We totally agree with the reviewer; and we would like to express our sincere appreciation for the remarkable and the great idea you shared. Indeed, combining p53-activating agents like nutlin-3a, which inhibits p53-MDM2 interaction, with BRAF and MEK inhibitors could be a promising therapeutic approach for melanoma. Indeed, we already demonstrate that promising effects in our previous studies ( (Krayem et al., 2016, 2019; Najem et al., 2017). Regarding, the effect of combining p53-activating agents with PHB ligands, it will be the main subject of our next article where will investigate this combination in deep.

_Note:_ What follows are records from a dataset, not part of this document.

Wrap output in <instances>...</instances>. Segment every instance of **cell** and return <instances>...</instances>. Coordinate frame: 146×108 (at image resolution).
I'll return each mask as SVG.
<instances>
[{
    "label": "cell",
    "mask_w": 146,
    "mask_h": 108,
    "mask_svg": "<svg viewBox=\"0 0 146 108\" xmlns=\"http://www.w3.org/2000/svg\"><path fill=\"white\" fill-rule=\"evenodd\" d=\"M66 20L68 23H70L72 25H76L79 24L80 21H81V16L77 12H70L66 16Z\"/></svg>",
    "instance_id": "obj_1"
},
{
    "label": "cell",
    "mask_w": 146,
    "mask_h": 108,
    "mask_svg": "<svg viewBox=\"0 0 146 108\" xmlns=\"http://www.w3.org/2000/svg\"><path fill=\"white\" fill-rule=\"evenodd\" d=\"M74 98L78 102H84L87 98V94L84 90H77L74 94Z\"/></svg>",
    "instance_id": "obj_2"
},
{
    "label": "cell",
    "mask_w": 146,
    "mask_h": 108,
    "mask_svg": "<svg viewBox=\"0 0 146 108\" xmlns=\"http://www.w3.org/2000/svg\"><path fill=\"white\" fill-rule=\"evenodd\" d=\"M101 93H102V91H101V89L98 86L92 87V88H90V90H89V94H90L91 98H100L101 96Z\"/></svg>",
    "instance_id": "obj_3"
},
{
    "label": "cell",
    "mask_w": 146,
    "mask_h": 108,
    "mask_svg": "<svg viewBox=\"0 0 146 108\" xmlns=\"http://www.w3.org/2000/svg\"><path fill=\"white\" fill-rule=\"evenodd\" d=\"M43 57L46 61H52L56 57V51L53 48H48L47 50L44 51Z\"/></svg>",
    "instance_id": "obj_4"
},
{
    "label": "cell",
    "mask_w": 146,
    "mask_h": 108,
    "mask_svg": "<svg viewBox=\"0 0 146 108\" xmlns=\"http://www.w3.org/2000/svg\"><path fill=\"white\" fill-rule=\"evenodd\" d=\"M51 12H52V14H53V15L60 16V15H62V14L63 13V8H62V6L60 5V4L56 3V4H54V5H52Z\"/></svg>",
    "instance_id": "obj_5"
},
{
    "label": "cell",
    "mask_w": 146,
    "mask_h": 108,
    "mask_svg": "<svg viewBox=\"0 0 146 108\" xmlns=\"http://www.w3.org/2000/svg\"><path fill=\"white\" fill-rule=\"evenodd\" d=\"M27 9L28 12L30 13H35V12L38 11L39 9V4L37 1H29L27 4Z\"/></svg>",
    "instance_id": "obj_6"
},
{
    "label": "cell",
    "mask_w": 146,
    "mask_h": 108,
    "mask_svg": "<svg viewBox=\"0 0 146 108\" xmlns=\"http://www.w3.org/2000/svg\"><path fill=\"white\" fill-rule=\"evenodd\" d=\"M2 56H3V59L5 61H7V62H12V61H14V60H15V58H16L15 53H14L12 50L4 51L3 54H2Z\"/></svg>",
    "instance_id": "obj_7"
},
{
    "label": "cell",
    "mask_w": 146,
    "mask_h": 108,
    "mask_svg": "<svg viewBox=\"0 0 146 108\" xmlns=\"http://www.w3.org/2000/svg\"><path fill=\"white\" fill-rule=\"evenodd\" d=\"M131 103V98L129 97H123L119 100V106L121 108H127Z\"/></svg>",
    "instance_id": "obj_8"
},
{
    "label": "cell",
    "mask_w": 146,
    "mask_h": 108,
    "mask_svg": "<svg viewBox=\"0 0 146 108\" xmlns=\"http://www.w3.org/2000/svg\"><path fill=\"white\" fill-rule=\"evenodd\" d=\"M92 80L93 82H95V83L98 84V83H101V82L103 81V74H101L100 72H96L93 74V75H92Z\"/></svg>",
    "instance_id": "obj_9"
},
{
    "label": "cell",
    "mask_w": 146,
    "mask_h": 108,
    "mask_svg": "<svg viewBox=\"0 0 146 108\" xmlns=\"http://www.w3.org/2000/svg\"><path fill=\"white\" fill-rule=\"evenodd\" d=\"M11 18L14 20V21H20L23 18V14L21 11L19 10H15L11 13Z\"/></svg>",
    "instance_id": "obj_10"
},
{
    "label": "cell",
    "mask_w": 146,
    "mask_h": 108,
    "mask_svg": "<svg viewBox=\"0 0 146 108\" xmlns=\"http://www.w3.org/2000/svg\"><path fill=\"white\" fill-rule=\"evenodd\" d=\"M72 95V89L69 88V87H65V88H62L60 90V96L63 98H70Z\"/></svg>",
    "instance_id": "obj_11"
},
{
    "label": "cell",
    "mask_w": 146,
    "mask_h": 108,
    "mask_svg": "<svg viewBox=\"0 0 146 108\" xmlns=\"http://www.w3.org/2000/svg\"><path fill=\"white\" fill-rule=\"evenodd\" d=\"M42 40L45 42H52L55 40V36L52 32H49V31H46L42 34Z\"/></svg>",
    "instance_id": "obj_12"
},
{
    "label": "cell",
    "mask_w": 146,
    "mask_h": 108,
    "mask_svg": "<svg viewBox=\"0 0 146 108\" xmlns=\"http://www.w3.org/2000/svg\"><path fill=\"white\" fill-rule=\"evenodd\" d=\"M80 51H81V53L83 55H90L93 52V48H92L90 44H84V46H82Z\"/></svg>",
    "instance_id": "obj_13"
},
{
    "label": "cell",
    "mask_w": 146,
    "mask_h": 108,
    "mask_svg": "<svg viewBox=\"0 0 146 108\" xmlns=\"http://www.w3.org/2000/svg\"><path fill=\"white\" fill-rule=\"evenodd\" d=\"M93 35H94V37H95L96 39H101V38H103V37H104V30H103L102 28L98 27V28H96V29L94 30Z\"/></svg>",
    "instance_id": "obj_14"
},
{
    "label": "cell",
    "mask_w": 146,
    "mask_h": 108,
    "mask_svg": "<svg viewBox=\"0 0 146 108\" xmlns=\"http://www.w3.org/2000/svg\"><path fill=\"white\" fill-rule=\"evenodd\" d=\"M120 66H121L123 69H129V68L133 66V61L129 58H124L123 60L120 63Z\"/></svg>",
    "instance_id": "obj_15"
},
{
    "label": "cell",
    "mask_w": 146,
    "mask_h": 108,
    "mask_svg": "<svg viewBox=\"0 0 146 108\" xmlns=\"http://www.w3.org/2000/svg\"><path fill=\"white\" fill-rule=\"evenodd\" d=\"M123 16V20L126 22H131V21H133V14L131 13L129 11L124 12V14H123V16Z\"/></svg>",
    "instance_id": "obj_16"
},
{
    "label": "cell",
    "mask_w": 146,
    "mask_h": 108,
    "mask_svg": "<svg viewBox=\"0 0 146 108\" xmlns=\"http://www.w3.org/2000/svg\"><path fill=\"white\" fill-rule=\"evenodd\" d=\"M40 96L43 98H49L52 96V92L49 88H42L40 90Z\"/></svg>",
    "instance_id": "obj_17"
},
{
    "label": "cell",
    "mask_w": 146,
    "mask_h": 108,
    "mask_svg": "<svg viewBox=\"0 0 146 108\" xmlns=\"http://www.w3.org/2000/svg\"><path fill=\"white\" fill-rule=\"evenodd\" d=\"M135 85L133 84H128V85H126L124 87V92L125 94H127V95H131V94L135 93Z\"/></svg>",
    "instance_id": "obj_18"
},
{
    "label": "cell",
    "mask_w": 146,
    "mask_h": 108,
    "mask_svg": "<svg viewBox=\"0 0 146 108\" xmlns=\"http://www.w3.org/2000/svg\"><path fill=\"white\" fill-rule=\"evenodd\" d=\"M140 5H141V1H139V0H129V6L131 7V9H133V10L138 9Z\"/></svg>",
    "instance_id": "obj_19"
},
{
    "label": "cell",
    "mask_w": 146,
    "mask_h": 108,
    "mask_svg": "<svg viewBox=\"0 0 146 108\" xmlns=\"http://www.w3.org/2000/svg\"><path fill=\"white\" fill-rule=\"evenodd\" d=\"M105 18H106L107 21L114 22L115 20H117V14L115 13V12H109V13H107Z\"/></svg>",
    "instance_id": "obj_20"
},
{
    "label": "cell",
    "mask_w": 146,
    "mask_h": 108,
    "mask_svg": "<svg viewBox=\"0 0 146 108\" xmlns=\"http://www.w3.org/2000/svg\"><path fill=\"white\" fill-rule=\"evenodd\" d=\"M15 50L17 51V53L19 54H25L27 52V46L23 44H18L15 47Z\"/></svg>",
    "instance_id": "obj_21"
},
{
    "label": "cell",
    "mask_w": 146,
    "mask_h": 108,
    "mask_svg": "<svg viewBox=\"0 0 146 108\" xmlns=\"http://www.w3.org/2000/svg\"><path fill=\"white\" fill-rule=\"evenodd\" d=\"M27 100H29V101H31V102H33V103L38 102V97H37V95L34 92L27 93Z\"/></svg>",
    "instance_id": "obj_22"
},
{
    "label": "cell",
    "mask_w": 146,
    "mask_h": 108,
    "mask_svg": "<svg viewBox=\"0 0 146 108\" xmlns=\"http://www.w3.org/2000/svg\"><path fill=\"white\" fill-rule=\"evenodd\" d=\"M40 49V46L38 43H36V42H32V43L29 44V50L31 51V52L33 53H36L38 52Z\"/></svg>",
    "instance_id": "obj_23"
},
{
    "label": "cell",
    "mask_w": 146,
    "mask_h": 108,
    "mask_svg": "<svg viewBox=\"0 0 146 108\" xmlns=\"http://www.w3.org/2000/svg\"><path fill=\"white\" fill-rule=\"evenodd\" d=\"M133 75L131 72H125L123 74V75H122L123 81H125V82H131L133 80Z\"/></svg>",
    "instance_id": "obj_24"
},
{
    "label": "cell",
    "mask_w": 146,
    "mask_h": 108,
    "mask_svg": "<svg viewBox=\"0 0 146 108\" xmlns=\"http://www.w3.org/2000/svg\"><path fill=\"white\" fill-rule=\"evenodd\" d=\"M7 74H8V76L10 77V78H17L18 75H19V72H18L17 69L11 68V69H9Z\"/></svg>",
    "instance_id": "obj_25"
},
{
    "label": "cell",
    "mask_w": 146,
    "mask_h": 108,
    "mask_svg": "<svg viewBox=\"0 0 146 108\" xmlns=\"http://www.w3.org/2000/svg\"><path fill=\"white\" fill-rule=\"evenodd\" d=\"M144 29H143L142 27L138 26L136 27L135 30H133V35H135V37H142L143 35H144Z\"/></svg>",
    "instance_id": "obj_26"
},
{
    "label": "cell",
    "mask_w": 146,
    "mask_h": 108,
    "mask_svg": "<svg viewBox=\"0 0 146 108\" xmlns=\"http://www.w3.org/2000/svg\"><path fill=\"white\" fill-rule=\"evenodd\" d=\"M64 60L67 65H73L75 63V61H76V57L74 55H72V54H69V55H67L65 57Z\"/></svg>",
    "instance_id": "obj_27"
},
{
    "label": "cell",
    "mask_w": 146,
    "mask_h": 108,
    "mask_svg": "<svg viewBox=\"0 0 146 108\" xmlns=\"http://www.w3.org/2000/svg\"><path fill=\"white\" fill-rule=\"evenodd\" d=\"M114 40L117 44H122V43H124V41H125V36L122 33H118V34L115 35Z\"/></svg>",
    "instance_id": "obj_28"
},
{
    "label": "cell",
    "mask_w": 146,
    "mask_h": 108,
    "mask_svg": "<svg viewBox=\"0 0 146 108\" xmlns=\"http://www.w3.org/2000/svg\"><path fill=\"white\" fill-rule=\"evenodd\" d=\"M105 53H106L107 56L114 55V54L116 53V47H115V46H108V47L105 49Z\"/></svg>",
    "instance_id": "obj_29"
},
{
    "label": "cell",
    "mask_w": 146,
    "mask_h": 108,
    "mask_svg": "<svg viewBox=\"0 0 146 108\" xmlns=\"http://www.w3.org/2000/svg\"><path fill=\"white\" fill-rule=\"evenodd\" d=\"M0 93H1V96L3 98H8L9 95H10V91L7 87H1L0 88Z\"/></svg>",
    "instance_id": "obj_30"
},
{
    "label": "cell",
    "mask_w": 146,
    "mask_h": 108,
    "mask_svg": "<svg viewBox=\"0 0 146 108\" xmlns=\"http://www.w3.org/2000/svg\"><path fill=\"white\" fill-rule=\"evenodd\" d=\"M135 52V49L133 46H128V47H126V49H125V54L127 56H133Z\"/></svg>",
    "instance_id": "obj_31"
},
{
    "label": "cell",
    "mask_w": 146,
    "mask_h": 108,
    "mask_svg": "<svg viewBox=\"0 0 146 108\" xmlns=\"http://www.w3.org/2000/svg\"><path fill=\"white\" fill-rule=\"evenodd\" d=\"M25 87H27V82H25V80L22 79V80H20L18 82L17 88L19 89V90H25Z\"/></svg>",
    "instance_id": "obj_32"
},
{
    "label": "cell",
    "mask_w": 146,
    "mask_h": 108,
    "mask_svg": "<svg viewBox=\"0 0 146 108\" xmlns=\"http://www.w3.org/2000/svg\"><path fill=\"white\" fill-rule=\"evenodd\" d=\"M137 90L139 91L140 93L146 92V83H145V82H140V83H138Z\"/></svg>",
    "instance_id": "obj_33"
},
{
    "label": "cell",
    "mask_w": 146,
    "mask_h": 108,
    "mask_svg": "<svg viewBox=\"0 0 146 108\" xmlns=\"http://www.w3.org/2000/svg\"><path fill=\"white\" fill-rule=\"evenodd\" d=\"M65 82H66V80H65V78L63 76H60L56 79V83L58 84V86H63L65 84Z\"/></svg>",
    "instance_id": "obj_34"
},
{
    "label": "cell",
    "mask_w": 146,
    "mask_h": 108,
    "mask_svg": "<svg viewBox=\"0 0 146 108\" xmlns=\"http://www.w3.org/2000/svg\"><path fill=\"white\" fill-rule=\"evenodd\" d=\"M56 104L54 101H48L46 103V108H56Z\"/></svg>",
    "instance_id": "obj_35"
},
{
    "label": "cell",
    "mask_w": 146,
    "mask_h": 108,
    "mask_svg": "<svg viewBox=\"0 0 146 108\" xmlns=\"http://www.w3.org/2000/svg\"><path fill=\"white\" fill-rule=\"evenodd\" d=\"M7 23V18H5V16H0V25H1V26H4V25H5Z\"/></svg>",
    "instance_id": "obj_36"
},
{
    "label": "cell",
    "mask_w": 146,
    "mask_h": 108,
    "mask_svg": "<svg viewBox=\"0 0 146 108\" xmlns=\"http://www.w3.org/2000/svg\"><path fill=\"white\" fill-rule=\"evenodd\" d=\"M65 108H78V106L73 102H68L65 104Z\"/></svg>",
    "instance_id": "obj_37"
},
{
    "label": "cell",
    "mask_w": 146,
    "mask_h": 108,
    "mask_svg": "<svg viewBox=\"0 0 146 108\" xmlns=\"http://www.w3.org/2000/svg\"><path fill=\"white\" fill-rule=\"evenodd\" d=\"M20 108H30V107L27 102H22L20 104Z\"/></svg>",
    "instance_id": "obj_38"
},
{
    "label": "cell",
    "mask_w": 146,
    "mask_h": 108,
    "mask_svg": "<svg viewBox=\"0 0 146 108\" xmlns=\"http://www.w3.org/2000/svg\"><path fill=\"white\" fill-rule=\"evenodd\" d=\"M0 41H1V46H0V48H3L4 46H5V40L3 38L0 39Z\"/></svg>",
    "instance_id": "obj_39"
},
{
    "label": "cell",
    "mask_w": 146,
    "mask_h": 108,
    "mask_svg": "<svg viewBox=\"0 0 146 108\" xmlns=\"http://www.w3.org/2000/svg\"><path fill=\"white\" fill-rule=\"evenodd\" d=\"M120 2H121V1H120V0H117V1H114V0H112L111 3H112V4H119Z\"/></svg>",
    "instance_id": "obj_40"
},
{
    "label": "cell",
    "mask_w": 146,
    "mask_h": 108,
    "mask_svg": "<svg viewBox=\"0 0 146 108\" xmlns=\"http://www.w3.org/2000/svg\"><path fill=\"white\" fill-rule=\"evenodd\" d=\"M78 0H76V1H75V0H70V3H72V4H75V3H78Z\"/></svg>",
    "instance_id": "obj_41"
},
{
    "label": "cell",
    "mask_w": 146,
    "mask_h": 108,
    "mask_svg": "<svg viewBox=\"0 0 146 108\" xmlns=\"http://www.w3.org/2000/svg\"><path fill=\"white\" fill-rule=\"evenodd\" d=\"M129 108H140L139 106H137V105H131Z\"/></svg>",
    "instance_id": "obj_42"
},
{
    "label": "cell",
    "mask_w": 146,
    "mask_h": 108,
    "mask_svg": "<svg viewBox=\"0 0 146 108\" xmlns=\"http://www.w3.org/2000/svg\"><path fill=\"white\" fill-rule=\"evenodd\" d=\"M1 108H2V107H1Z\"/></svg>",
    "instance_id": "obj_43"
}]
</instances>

It is important to determine if the drugs used in the combination therapy also have an impact on normal melanocytes. Assessing the potential effects on normal cells is crucial for evaluating the therapeutic selectivity of the treatment.

We found that the PHB ligands developed don’t show any cytotoxicity in human normal cells (human fibroblast lines) even at higher concentration than those used in our study.

 

The mechanism by which the ligand degrades PHB1/2 is not clearly explained in the introduction or discussions. It would be helpful to provide more information on this aspect.

In our previous study, we demonstrated that these PHB ligands can bind to PHB and here we found that these PHB ligands can downregulate the cellular levels of PHB protein. In other reports, they identified that natural PHB ligand can lead to the diminution of the amount of mitochondria-associated PHB and can interfere with membrane localization of PHB. This will be discussed in the manuscript (introduction) and the modifications will be highlighted in the manuscript (Track changes).

The results section needs better organization and flow. For example, Figure 2D is presented first and explained, while Figures 2A-C are discussed later. It would be beneficial to rearrange the figures or text to ensure a logical sequence of presentation.

Thank you. We arrange the orders of the figures.

In Figure 2E, it is observed that MEL56 relative spheroid area was not significantly inhibited at a seeding density of 2000. It would be valuable to provide an explanation for this finding and discuss any potential reasons for the lack of significant inhibition in this particular condition.

We agree the relative area was not significantly inhibited at a seeding density of 2000. However, we could notice the disruption of the architecture and the inhibition of cell viability in the spheroids at this seeding density.

Author Response File: Author Response.docx

Round 2

Reviewer 2 Report

While the novelty of this study may be limited, it holds significant importance for melanoma therapy. Therefore, I  suggest publishing the article.